Sheffield v. Parker

33 N.E. 501, 158 Mass. 330, 1893 Mass. LEXIS 298
CourtMassachusetts Supreme Judicial Court
DecidedMarch 3, 1893
StatusPublished
Cited by5 cases

This text of 33 N.E. 501 (Sheffield v. Parker) is published on Counsel Stack Legal Research, covering Massachusetts Supreme Judicial Court primary law. Counsel Stack provides free access to over 12 million legal documents including statutes, case law, regulations, and constitutions.

Bluebook
Sheffield v. Parker, 33 N.E. 501, 158 Mass. 330, 1893 Mass. LEXIS 298 (Mass. 1893).

Opinion

Ksowltok, J.

This case comes before us on a report containing findings of fact of a single justice, and the evidence taken at the hearing. So far as the decision depends on the findings of fact, the conclusions of the single justice must be sustained, unless they are clearly erroneous. Francis v. Daley, 150 Mass. 381.

The most important question involved is whether the executors can be allowed in their account for an investment of $10,000 in the stock of the Equitable Trust Company, which they made in their names as executors. They were authorized and directed to set apart the sum of $12,000 from the general estate of the testator, and invest it for the benefit of his son, Edmund M. Parker, during his life, the fund to be paid over at his death to his lineal descendants, or, if he should leave no descendants, to the trustees of Dartmouth College. They were also authorized, under certain contingencies, to sell the testator’s homestead, and invest and hold the proceeds as a trust fund. This sale, however, has not been made. The executors contend that their investment in the stock referred to was made for Edmund M. Parker, and that the stock has been held by them ever since as a part of the trust fund of $12,000 which it was their duty to create.

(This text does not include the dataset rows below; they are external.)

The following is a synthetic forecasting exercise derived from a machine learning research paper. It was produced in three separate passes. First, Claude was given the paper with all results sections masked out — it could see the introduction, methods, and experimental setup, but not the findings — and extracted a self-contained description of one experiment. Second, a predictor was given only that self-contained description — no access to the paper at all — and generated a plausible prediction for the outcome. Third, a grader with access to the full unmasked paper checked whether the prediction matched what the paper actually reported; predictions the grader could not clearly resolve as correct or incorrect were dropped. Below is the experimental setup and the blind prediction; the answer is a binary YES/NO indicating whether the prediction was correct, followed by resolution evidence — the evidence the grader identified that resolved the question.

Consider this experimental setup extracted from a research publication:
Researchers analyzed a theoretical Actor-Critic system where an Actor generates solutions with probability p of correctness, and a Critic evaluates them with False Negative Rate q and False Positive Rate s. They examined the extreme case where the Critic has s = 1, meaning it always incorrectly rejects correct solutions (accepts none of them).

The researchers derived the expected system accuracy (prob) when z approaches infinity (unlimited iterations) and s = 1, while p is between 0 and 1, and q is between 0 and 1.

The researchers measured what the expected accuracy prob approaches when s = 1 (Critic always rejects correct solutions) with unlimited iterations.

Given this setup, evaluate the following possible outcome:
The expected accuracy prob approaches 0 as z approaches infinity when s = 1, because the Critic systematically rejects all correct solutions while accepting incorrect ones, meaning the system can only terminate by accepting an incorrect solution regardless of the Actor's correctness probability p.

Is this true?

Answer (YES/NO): YES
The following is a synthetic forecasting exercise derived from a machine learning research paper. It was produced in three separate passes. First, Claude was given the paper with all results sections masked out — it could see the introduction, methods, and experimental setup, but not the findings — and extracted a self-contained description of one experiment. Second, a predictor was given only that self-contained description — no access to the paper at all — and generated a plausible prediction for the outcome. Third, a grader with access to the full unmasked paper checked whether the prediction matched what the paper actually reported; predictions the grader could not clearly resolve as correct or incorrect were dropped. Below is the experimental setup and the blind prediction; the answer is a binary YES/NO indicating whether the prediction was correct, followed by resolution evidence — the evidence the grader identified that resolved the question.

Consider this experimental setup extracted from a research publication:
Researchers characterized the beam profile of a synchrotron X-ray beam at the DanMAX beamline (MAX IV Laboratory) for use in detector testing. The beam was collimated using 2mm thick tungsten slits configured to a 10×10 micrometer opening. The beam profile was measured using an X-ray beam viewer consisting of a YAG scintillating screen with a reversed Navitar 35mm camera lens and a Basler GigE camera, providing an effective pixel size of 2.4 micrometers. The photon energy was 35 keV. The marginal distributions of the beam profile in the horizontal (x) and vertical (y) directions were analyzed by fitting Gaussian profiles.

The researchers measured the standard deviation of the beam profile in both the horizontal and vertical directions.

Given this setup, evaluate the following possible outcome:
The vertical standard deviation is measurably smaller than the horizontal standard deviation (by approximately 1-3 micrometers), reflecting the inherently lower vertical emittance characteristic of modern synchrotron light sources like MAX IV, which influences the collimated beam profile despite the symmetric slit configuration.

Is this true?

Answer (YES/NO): YES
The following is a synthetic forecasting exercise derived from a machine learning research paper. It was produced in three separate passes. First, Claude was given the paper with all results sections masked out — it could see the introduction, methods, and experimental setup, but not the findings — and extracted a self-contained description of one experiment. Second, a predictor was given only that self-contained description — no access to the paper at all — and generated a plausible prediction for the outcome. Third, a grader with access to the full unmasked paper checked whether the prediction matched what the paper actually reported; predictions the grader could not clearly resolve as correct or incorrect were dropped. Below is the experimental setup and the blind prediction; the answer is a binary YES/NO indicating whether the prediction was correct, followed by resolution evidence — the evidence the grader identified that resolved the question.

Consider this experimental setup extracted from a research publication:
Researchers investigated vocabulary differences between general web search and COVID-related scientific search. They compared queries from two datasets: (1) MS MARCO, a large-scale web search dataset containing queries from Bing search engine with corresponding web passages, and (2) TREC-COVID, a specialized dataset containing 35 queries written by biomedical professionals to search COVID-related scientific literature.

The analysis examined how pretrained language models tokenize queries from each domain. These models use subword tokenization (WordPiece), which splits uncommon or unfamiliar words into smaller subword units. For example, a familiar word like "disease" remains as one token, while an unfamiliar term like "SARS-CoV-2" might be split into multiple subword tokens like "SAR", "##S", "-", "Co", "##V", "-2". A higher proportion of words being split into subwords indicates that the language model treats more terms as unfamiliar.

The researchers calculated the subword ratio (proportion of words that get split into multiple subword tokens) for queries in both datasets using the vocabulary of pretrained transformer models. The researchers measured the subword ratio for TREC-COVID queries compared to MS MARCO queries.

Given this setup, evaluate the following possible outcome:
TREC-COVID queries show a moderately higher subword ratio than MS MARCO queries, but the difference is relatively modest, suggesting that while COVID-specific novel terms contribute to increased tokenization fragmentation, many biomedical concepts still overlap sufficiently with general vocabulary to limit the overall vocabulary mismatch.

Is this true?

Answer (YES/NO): NO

The evidence produced failed to prove, to the satisfaction of the judge who heard it, that at the time of the purchase the stock was appropriated to this trust “ in such a sense as to give Edmund M. Parker the right at and from that moment to have it accounted for as his, or to prevent them from making a different disposition of it thereafter, if for any reason they should be so minded.” There is no evidence to show the subsequent appropriation of it to this trust, until after it had so far depreciated in value as to deprive them of the right so to appropriate it. It was conceded that they had no right to make such an investment for the general purposes of the estate, and the justice therefore found that the decree of the Probate Court [333]*333was correct in disallowing this item in their account. The issue is narrowed to the simple question whether the judge should have found an appropriation to this trust by the executors when they took the stock.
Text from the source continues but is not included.